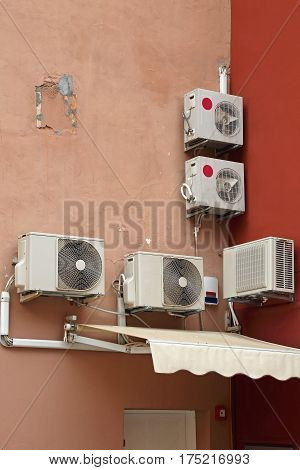 External Compressor Units of Air Conditioners at Building Wall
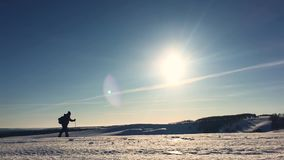 Silhouette of man with a backpack walking in a winter landscape on snowshoes. Trekking with hiking poles, blue sky and. Bright sun. Concept adventure activity stock video footage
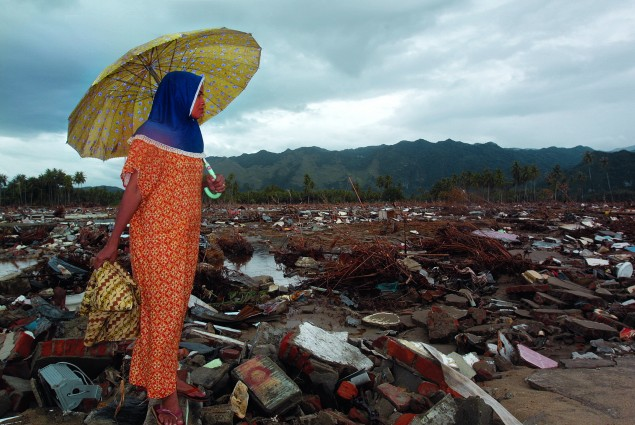 An Indonesian woman takes in the damage one day after a magnitude 9.0 earthquake produced deadly tsunami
== == ==
■ Directions
Repeat the listing above word for word, omitting the pictures.

■ Task response
 External Compressor Units of Air Conditioners at Building Wall
 Silhouette of man with a backpack walking in a winter landscape on snowshoes. Trekking with hiking poles, blue sky and. Bright sun. Concept adventure activity stock video footage
 An Indonesian woman takes in the damage one day after a magnitude 9.0 earthquake produced deadly tsunami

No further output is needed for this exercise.